€347 million was invested in the Dublin Office Market in Q1 2016

Quarter one 2016 represented another very strong year for commercial property sales in Ireland with €744 million worth of transactions changing hands. While Dublin confirmed its position as the preferred location for commercial investment, accounting for 64% of the market, there was a significant share of transactional activity outside of Dublin which accounted for 36% of the market.

Office assets remain the most desirable asset class as office sales dominated the investment market in quarter one with €349 million worth of transactions accounting for 47% of the investment market. Activity continues to be heavily concentrated in Dublin, with the capital accounting for 99% of office investment transactions by market value in quarter one (€347 million). Office yields remained steady at 4.5%.

International Investors were very active in the Dublin market in quarter one accounting for 59% of office investment transactions, totalling €204 million. European investors increased their holdings in the market in quarter one 2016, supported by strong inflows from Germany and a number of new successful entrants from France. In the largest office transaction of the quarter, German investors, Patrizia, purchased The Oval building on Shelbourne Road, Dublin 4 for approx. €145 million at a yield of 4.09%. The scheme consists of over 180,000 sq.ft of Grade A office space in addition to ground floor retail units and a basement gym and is home to multiple tenants, the largest of which is Avolon Aviation. French investors, BNP Paribas, purchased 8 Hanover Quay for €32 million at a yield of 4.41%. The building will consist of a two storey over basement ‘Grade A’ office building with a floor area of approximately 3,371.74 sq m once completed when it becomes Airbnb’s European headquarters.

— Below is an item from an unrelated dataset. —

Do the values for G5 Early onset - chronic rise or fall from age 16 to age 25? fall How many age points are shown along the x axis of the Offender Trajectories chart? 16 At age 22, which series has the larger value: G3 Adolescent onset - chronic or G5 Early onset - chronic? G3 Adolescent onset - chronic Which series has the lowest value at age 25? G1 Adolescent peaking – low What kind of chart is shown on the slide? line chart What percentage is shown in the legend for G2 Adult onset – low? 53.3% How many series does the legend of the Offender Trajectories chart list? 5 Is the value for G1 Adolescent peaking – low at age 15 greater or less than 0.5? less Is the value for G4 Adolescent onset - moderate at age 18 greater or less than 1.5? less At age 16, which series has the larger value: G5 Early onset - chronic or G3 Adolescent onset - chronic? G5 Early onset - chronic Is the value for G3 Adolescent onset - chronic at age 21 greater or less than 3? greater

Domestic Investors accounted for 39% of Dublin office investment transactions, investing €137 million in quarter one. Hibernian REIT was particularly active, purchasing €97 million worth of investment assets in quarter one. In the second largest transaction of the quarter, Hibernian REIT purchased Central Quay from US Investors, Blackstone, for €51 million. Other purchases by Hibernian REIT in quarter one included the purchase of Marine House and One Earlsfort Terrace in Dublin 2 for €26.5 million and €19 million respectively. Combined, the three transactions accounted for 28% of the Dublin office investment market in quarter one 2016. Blackstone’s sale of Central Quay to Hibernian REIT continues a pattern of re-trading of assets by international funds which became prevalent in the market in 2015. Blackstone had purchased Central Quay as well as the interlinking Bloodstone Building, which was sold for €70 million to Hibernian REIT in quarter four 2015  for €100 million two years previous. In another transaction, Lonestar sold the Blackrock Business Park to Kennedy Wilson for €14.5 million, having purchased it from Ulster Bank as part of Project Achill in 2014. These transactions indicate that many firms are taking advantage of the buoyant investment market and disposing of assets they had purchased at the bottom of the market which has prompted leading REITS and other institutional investors to intensify their acquisitions.

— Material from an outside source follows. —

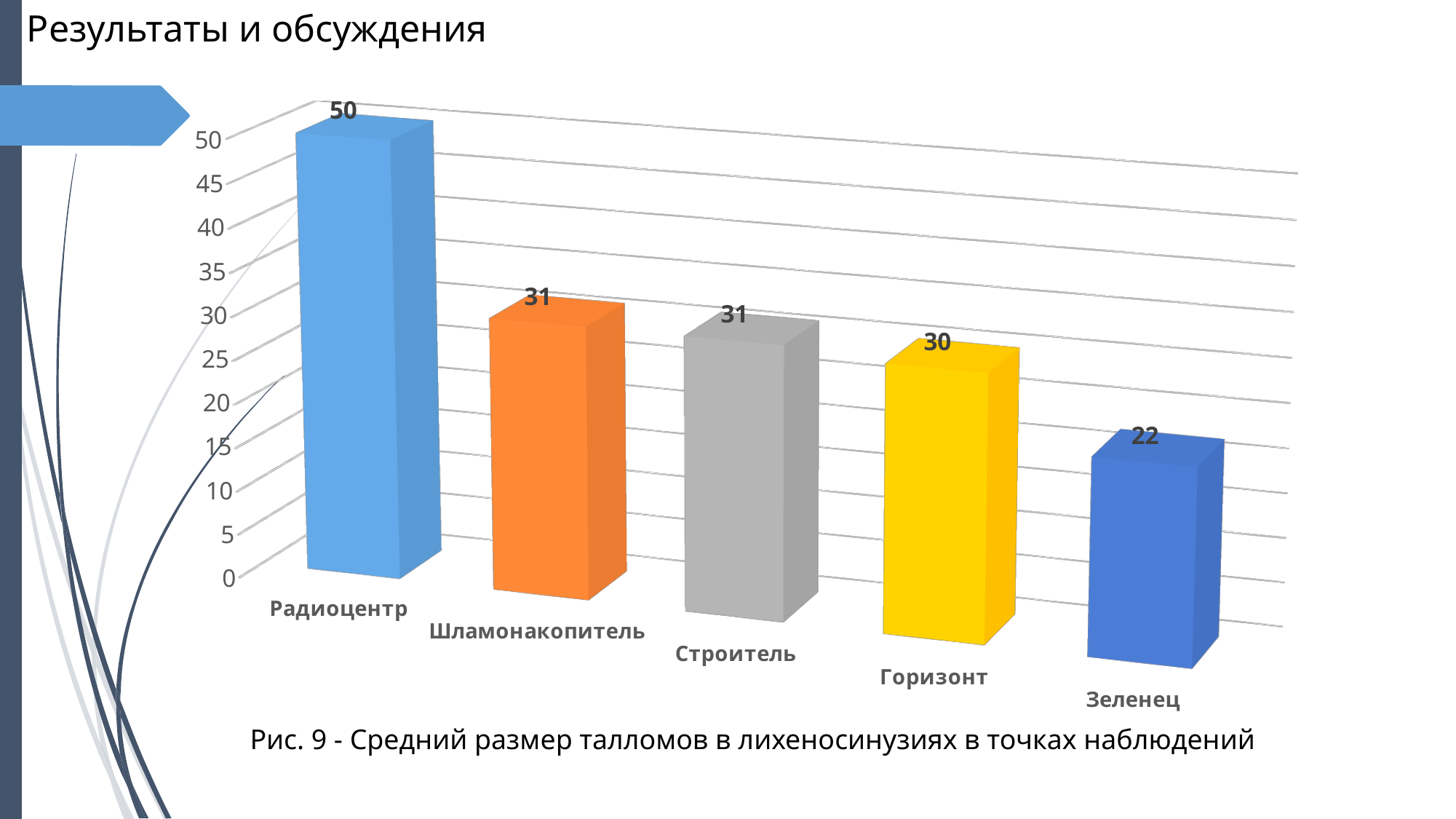
What kind of chart is shown on the slide? Bar chart Which category has the highest value? Радиоцентр Which category has the lowest value? Зеленец What is the value for Горизонт? 30 What is the caption of the figure below the chart? Рис. 9 - Средний размер талломов в лихеносинузиях в точках наблюдений What is the difference between the values for Строитель and Горизонт? 1 Which is larger, the value for Радиоцентр or the value for Строитель? Радиоцентр What is the value for Радиоцентр? 50 What is the difference between the values for Радиоцентр and Зеленец? 28 What is the value for Зеленец? 22 What is the value for Шламонакопитель? 31 How many categories are shown on the chart? 5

The share of retail investment has grown progressively over the past two years as rental growth starts to appreciate on the back of increasing consumer confidence and retail sales. Quarter one saw capital continue to flow into the Irish retail sector, accounting for 34% or €254 million of overall investment, making it the second most traded asset type in quarter one 2016. The value of retail investments in quarter one was boosted by the largest commercial investment transaction of the quarter, namely the sale of the Whitewater Shopping Centre in Kildare for €180 million. The Whitewater Shopping Centre is Ireland’s largest regional shopping centre extending to approximately 27,870 sq m (300,000 sq ft) of retail accommodation and will include 84 residential units. The shopping centre was sold by NAMA/Ballymore to German investors DEKA at a yield of 6.23%. International investors are becoming increasingly interested in the high yielding nature of Irish retail assets. The second largest retail transaction was purchase of the Golden Island Shopping centre in Co Westmeath by Swiss investors Credit Suisse for €43.5 million. Mixed-use and multifamily asset transactions accounted for 10% (€74 million) and 6% (€46 million), of the market respectively, while industrial asset transactions accounted for 2% of the market. The largest mixed use investment was the purchase of Royal Hibernian Way on Dawson St Dublin 2 for €32 million at a yield for 4.19%.